Но как эти умозрительные «переменные» переживаются субъективно? Чувствуют ли свидетели вину за то, что их пассивность способствовала совершению злодеяний? Большинство из нас могут вспомнить детский стыд, когда мы молча наблюдали, как школьные хулиганы избивали друга. Теперь нам предлагается представить, что бы мы сделали, если бы мы были одной из соседок Китти Дженовезе. Когда я рассматриваю знаменитые фотографии венских улиц через несколько дней после аншлюса, я вижу лица в толпе, смотрю на еврейских женщин, которых заставляют мыть тротуар, всматриваюсь в мальчика, рисующего слово «Еврей» на магазине своего отца, в униженных пожилых религиозных мужчин, у которых нацистские солдаты безжалостно обрезали бороды. Что же могло происходить в головах наблюдателей этих сцен? Некоторые из них издеваются, некоторые ухмыляются, одна группа похожа на публику уличного театра, у других лица выглядят совершенно пустыми, глаза едва сфокусированы.

Даже в этих застывших действиях, где время остановилось в единственном визуальном кадре, существуют бесконечные градации моральной ответственности. Прохожие могут хотя бы на мгновение стать активными участниками. Аплодируя, они становятся пособниками или соучастниками. Но что, если они просто будут наблюдать в полной тишине? Является ли это такой же, достойной порицания, формой сговора или поощрения? Слишком много самодовольной риторики о виновности свидетелей. Большинство жертв и преступников воспринимают пассивность как свидетельство поддержки и поощрения. Но, как хорошо знают преступники (и именно это они используют), пассивность может быть результатом страха. Как наглядно показали лабораторные исследования Милгрэма, внешняя уступчивость не означает отсутствия внутреннего беспокойства или озабоченности. Пассивность свидетеля – это не то же самое, что безразличие свидетеля.

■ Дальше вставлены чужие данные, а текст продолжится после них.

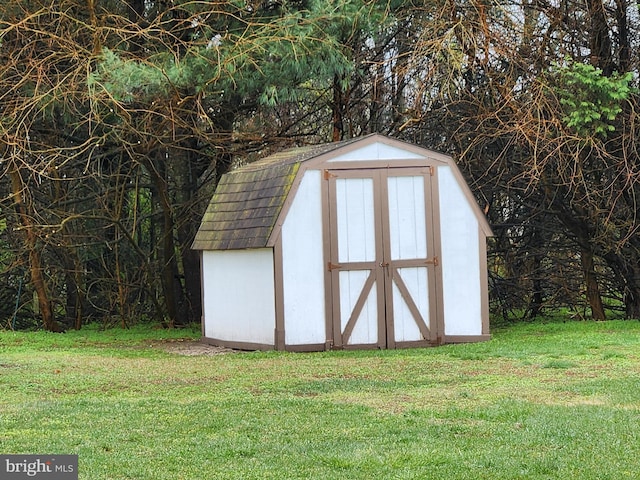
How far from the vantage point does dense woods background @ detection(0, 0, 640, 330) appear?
1509cm

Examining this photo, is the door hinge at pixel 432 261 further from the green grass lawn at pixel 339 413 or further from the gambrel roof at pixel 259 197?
the green grass lawn at pixel 339 413

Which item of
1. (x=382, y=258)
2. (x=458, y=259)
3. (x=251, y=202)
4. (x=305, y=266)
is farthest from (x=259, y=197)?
(x=458, y=259)

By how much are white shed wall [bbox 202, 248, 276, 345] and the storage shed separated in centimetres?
3

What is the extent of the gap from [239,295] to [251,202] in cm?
134

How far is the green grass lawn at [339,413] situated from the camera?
6.32 m

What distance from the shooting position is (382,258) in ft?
45.6

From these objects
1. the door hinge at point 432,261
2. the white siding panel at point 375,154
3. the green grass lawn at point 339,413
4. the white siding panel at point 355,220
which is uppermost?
the white siding panel at point 375,154

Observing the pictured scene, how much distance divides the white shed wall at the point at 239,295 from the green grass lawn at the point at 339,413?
3.05ft

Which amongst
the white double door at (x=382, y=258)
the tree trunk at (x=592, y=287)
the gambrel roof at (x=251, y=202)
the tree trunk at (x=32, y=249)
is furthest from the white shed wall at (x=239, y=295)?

Эти снимки улиц Вены показывают реакцию зрителей только в тот момент времени. В наше время мы можем адекватно интерпретировать образы только потому, что мы уже знаем политический нарратив и то, где он заканчивается. Как наблюдающие за наблюдателями, мы можем раздвинуть когнитивной рамки фотографий. Мы расширим их: что означал аншлюс? Что происходило в то время в Австрии и других странах Европы? И мы захватим прошлое, историю: что предшествовало событиям 1938 года? Какова была история антисемитизма в Австрии? (Взгляд на неполитические случаи также можно расширить: почему вспоминаемые нами школьные хулиганы преимущественно мальчики, а не девочки? Мешает ли этос мужественности мальчикам в толпе оказать помощь жертве?)

В политических конфликтах наблюдатели могут разделять единую с преступниками идеологию и идентифицировать себя с ними; или они могут бояться и ненавидеть преступников и идентифицировать себя с жертвой или принадлежать к группе потенциальных жертв. Любая из этих возможностей может привести к безмолвному наблюдению. Обычные сербские семьи в Боснии мало что сделали для поощрения первоначального насилия, но затем молча переселились в дома своих соседей, которые накануне подверглись этнической чистке. Моральные цепи наблюдения чрезвычайно непрозрачны – будь то предшествующие состояния знания и незнания или последующий выбор между молчанием и вмешательством. Когда-то имело смысл думать, что чем дальше очевидец от самого действия, тем меньше он виноват. Свидетельница политического убийства рассказывает мужу о том, что видела; он рассказывает своему коллеге по работе, он рассказывает своей жене. На каждом этапе, согласно одной моральной точке зрения, цепь ответственности ослабевает. Но зверства позднего модерна – это другое дело. Ученые проектируют оружие, а инженеры его производят; международные бизнес-картели управляют торговлей; банкиры отмывают деньги от сделок с наркотиками (в которых могут участвовать «освободительные» группы); правительственные чиновники закрывают глаза на законы об экспорте; коррумпированные сотрудники правоохранительных органов берут взятки … и так далее. Все эти люди физически очень далеки от убийства, но морально ближе к преступникам, чем случайный прохожий, оказавшийся на месте преступления.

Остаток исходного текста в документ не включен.